Thornhill and Fincher argue that the risk of infectious disease affects elites’ willingness to share power and resources, the general social acceptance of hierarchical authority, and the population’s openness to innovation. Their central idea is that ethnocentrism and out-group avoidance function as a kind of behavioral immune system. Just as individuals have immune systems that fight pathogens, groups of people evolve with local parasites and develop some resistance to them. People who are not members of one’s group may carry new diseases to which the group has not developed defenses. “Thus,” Thornhill and Fincher write, “xenophobia, as a defensive adaptation against parasites to which there is an absence of local adaptation, is expected to be most pronounced in regions of high parasite stress.” …

Thornhill and Fincher believe that more recent advances in medicine and public health are implicated in the post-1950s wave of liberalization that swept over the United States and Western Europe. The advent of penicillin, the arrival of polio vaccines, the elimination of malaria, the chlorination of drinking water, and the reduction in food-borne illnesses all combined to dramatically reduce disease. The authors suggest that if people experience few infections as they grow up, they perceive strangers and novel ways of life as safe; tolerance and the embrace of social, economic, and technological innovation follow. They note that areas of the world in which disease rates remain high have not experienced such liberalization.

Disease sounds a plausible reason for avoiding out-groups, but what is the incentive of an elite to share resources and power in the absence of disease? And can ethnocentrism and out-group avoidance be more simply explained by kin selection or strategic considerations?

Bailey notes the policy implications of this theory:

If Sachs, Thornhill, Fincher, and  Gelfand are right, reducing a country’s disease burdens should promote the rise of liberal institutions. “If the parasite hypothesis of democratization is supported by additional research,” Thornhill and Fincher write, “humanitarian efforts to reduce human rights violations and to increase human liberties and democracy in general will be most effective if focused on the most fundamental causal level of infectious disease reduction.”

I agree with the objective, but is this causal link in the right direction? Do people with a low disease burden support liberal institutions, or do liberal institutions create the framework under which disease can be controlled?

If I had to argue for the former, I would probably use Garrett Jones’s hypothesis that high-IQ is a significant factor in determining the level of trust in a society. If there is a link between disease and IQ, as Thornhill and Fincher have argued, the effect of disease reduction on liberalisation would be largely via the IQ mechanism.

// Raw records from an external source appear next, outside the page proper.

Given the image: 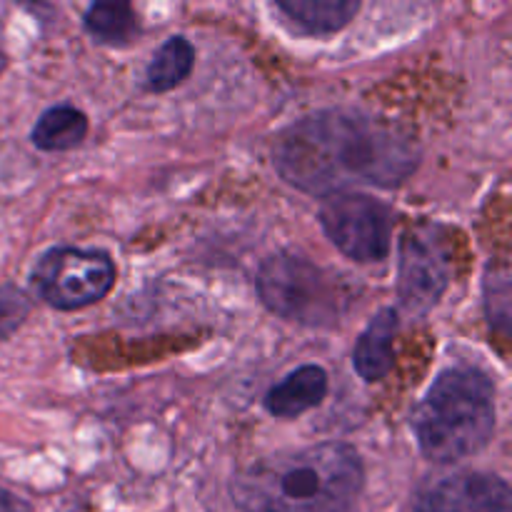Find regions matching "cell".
<instances>
[{
  "label": "cell",
  "mask_w": 512,
  "mask_h": 512,
  "mask_svg": "<svg viewBox=\"0 0 512 512\" xmlns=\"http://www.w3.org/2000/svg\"><path fill=\"white\" fill-rule=\"evenodd\" d=\"M35 293L58 310L100 303L115 283V263L105 250L53 248L30 273Z\"/></svg>",
  "instance_id": "5b68a950"
},
{
  "label": "cell",
  "mask_w": 512,
  "mask_h": 512,
  "mask_svg": "<svg viewBox=\"0 0 512 512\" xmlns=\"http://www.w3.org/2000/svg\"><path fill=\"white\" fill-rule=\"evenodd\" d=\"M0 512H30V505L25 500H20L18 495L0 488Z\"/></svg>",
  "instance_id": "2e32d148"
},
{
  "label": "cell",
  "mask_w": 512,
  "mask_h": 512,
  "mask_svg": "<svg viewBox=\"0 0 512 512\" xmlns=\"http://www.w3.org/2000/svg\"><path fill=\"white\" fill-rule=\"evenodd\" d=\"M83 25L98 43L115 45V48L133 43V38L138 35V20H135L133 8L128 3H118V0H103V3L90 5Z\"/></svg>",
  "instance_id": "5bb4252c"
},
{
  "label": "cell",
  "mask_w": 512,
  "mask_h": 512,
  "mask_svg": "<svg viewBox=\"0 0 512 512\" xmlns=\"http://www.w3.org/2000/svg\"><path fill=\"white\" fill-rule=\"evenodd\" d=\"M88 135V118L73 105H55L48 108L35 123L30 140L35 148L60 153V150H73Z\"/></svg>",
  "instance_id": "7c38bea8"
},
{
  "label": "cell",
  "mask_w": 512,
  "mask_h": 512,
  "mask_svg": "<svg viewBox=\"0 0 512 512\" xmlns=\"http://www.w3.org/2000/svg\"><path fill=\"white\" fill-rule=\"evenodd\" d=\"M320 225L330 243L355 263H378L390 253L393 215L380 200L365 193H338L325 198Z\"/></svg>",
  "instance_id": "8992f818"
},
{
  "label": "cell",
  "mask_w": 512,
  "mask_h": 512,
  "mask_svg": "<svg viewBox=\"0 0 512 512\" xmlns=\"http://www.w3.org/2000/svg\"><path fill=\"white\" fill-rule=\"evenodd\" d=\"M363 480L350 445L323 443L250 463L235 473L230 495L243 512H345Z\"/></svg>",
  "instance_id": "7a4b0ae2"
},
{
  "label": "cell",
  "mask_w": 512,
  "mask_h": 512,
  "mask_svg": "<svg viewBox=\"0 0 512 512\" xmlns=\"http://www.w3.org/2000/svg\"><path fill=\"white\" fill-rule=\"evenodd\" d=\"M30 310V298L15 285H3L0 288V340L10 338L20 325L28 320Z\"/></svg>",
  "instance_id": "9a60e30c"
},
{
  "label": "cell",
  "mask_w": 512,
  "mask_h": 512,
  "mask_svg": "<svg viewBox=\"0 0 512 512\" xmlns=\"http://www.w3.org/2000/svg\"><path fill=\"white\" fill-rule=\"evenodd\" d=\"M195 50L183 35H173L165 40L145 68V88L150 93H168L178 88L193 73Z\"/></svg>",
  "instance_id": "4fadbf2b"
},
{
  "label": "cell",
  "mask_w": 512,
  "mask_h": 512,
  "mask_svg": "<svg viewBox=\"0 0 512 512\" xmlns=\"http://www.w3.org/2000/svg\"><path fill=\"white\" fill-rule=\"evenodd\" d=\"M510 488L493 473H455L425 485L413 512H508Z\"/></svg>",
  "instance_id": "ba28073f"
},
{
  "label": "cell",
  "mask_w": 512,
  "mask_h": 512,
  "mask_svg": "<svg viewBox=\"0 0 512 512\" xmlns=\"http://www.w3.org/2000/svg\"><path fill=\"white\" fill-rule=\"evenodd\" d=\"M260 300L278 318L328 328L343 313V295L325 270L293 253L265 260L255 278Z\"/></svg>",
  "instance_id": "277c9868"
},
{
  "label": "cell",
  "mask_w": 512,
  "mask_h": 512,
  "mask_svg": "<svg viewBox=\"0 0 512 512\" xmlns=\"http://www.w3.org/2000/svg\"><path fill=\"white\" fill-rule=\"evenodd\" d=\"M325 395H328V373L318 365H303L265 393V410L275 418L293 420L318 408Z\"/></svg>",
  "instance_id": "30bf717a"
},
{
  "label": "cell",
  "mask_w": 512,
  "mask_h": 512,
  "mask_svg": "<svg viewBox=\"0 0 512 512\" xmlns=\"http://www.w3.org/2000/svg\"><path fill=\"white\" fill-rule=\"evenodd\" d=\"M395 335H398V313L393 308L375 313L353 350V368L360 378L378 383L393 370Z\"/></svg>",
  "instance_id": "9c48e42d"
},
{
  "label": "cell",
  "mask_w": 512,
  "mask_h": 512,
  "mask_svg": "<svg viewBox=\"0 0 512 512\" xmlns=\"http://www.w3.org/2000/svg\"><path fill=\"white\" fill-rule=\"evenodd\" d=\"M418 163L420 150L408 133L358 110L313 113L273 143L280 178L320 198L348 193L350 185L398 188Z\"/></svg>",
  "instance_id": "6da1fadb"
},
{
  "label": "cell",
  "mask_w": 512,
  "mask_h": 512,
  "mask_svg": "<svg viewBox=\"0 0 512 512\" xmlns=\"http://www.w3.org/2000/svg\"><path fill=\"white\" fill-rule=\"evenodd\" d=\"M275 8L305 35H333L358 15V0H278Z\"/></svg>",
  "instance_id": "8fae6325"
},
{
  "label": "cell",
  "mask_w": 512,
  "mask_h": 512,
  "mask_svg": "<svg viewBox=\"0 0 512 512\" xmlns=\"http://www.w3.org/2000/svg\"><path fill=\"white\" fill-rule=\"evenodd\" d=\"M420 453L433 463L478 455L495 430V385L485 370L458 365L438 375L413 410Z\"/></svg>",
  "instance_id": "3957f363"
},
{
  "label": "cell",
  "mask_w": 512,
  "mask_h": 512,
  "mask_svg": "<svg viewBox=\"0 0 512 512\" xmlns=\"http://www.w3.org/2000/svg\"><path fill=\"white\" fill-rule=\"evenodd\" d=\"M450 283V260L433 228L405 233L400 243L398 295L405 308L425 315L438 305Z\"/></svg>",
  "instance_id": "52a82bcc"
}]
</instances>
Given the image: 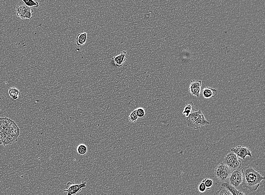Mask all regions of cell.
Masks as SVG:
<instances>
[{
  "mask_svg": "<svg viewBox=\"0 0 265 195\" xmlns=\"http://www.w3.org/2000/svg\"><path fill=\"white\" fill-rule=\"evenodd\" d=\"M241 172L243 175L242 184L243 187L247 188L251 191L257 190L265 179L264 176L251 166L245 167L242 170Z\"/></svg>",
  "mask_w": 265,
  "mask_h": 195,
  "instance_id": "6da1fadb",
  "label": "cell"
},
{
  "mask_svg": "<svg viewBox=\"0 0 265 195\" xmlns=\"http://www.w3.org/2000/svg\"><path fill=\"white\" fill-rule=\"evenodd\" d=\"M186 121L188 127L195 129H199L201 126L209 124V122L207 121L204 114L200 110L193 111L186 118Z\"/></svg>",
  "mask_w": 265,
  "mask_h": 195,
  "instance_id": "7a4b0ae2",
  "label": "cell"
},
{
  "mask_svg": "<svg viewBox=\"0 0 265 195\" xmlns=\"http://www.w3.org/2000/svg\"><path fill=\"white\" fill-rule=\"evenodd\" d=\"M232 172L227 165L222 162L215 168L214 173L220 181H225L229 179Z\"/></svg>",
  "mask_w": 265,
  "mask_h": 195,
  "instance_id": "3957f363",
  "label": "cell"
},
{
  "mask_svg": "<svg viewBox=\"0 0 265 195\" xmlns=\"http://www.w3.org/2000/svg\"><path fill=\"white\" fill-rule=\"evenodd\" d=\"M232 171L240 169L241 166V162L234 152L228 153L223 162Z\"/></svg>",
  "mask_w": 265,
  "mask_h": 195,
  "instance_id": "277c9868",
  "label": "cell"
},
{
  "mask_svg": "<svg viewBox=\"0 0 265 195\" xmlns=\"http://www.w3.org/2000/svg\"><path fill=\"white\" fill-rule=\"evenodd\" d=\"M86 182L84 181L81 182L80 184L68 182L67 184L66 189L63 191L67 193L66 195H76L78 193L80 192L83 188L86 187Z\"/></svg>",
  "mask_w": 265,
  "mask_h": 195,
  "instance_id": "5b68a950",
  "label": "cell"
},
{
  "mask_svg": "<svg viewBox=\"0 0 265 195\" xmlns=\"http://www.w3.org/2000/svg\"><path fill=\"white\" fill-rule=\"evenodd\" d=\"M229 184L235 188L239 187L242 184L243 175L240 169L235 170L232 172L229 178Z\"/></svg>",
  "mask_w": 265,
  "mask_h": 195,
  "instance_id": "8992f818",
  "label": "cell"
},
{
  "mask_svg": "<svg viewBox=\"0 0 265 195\" xmlns=\"http://www.w3.org/2000/svg\"><path fill=\"white\" fill-rule=\"evenodd\" d=\"M231 152L236 154L238 157L243 159H245L247 156H252V154L249 148L244 146H238L232 148Z\"/></svg>",
  "mask_w": 265,
  "mask_h": 195,
  "instance_id": "52a82bcc",
  "label": "cell"
},
{
  "mask_svg": "<svg viewBox=\"0 0 265 195\" xmlns=\"http://www.w3.org/2000/svg\"><path fill=\"white\" fill-rule=\"evenodd\" d=\"M201 83L202 81H201L193 80L192 81L189 88L190 93L193 96L199 97L201 93Z\"/></svg>",
  "mask_w": 265,
  "mask_h": 195,
  "instance_id": "ba28073f",
  "label": "cell"
},
{
  "mask_svg": "<svg viewBox=\"0 0 265 195\" xmlns=\"http://www.w3.org/2000/svg\"><path fill=\"white\" fill-rule=\"evenodd\" d=\"M202 93L205 99H208L213 98L217 95V91L214 88L206 87L202 90Z\"/></svg>",
  "mask_w": 265,
  "mask_h": 195,
  "instance_id": "9c48e42d",
  "label": "cell"
},
{
  "mask_svg": "<svg viewBox=\"0 0 265 195\" xmlns=\"http://www.w3.org/2000/svg\"><path fill=\"white\" fill-rule=\"evenodd\" d=\"M126 51H123L120 54L112 58V59L114 61L115 64L118 67L120 68L123 66V64L126 60Z\"/></svg>",
  "mask_w": 265,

However, I am not convinced of this causal link. More generally, the direction of causation is the central issue with the suite of articles linking parasites to religion, IQ, liberalisation and armed conflict (and I think there are others) that Thornhill and Fincher have produced over the last few years. What Thornhill and Fincher have successfully shown is that parasite loads and a host of characteristics of poorer nations are correlated.

Ultimately, I expect that the causal mechanisms between disease, IQ and institutions largely flow from IQ and institutions to disease. That is not to say that disease cannot reduce IQ - it undoubtedly does in some instances and is possibly part of the feedback loop during development. However, an IQ to disease causal relationship provides a mechanism by which disease declines - high IQ groups develop more liberal institutions, have much more wealth and can more effectively control disease. If causation flows in the other direction, it leaves open why disease prevalence varies greatly between areas that, based on climate, geography and history, should have similar levels of disease.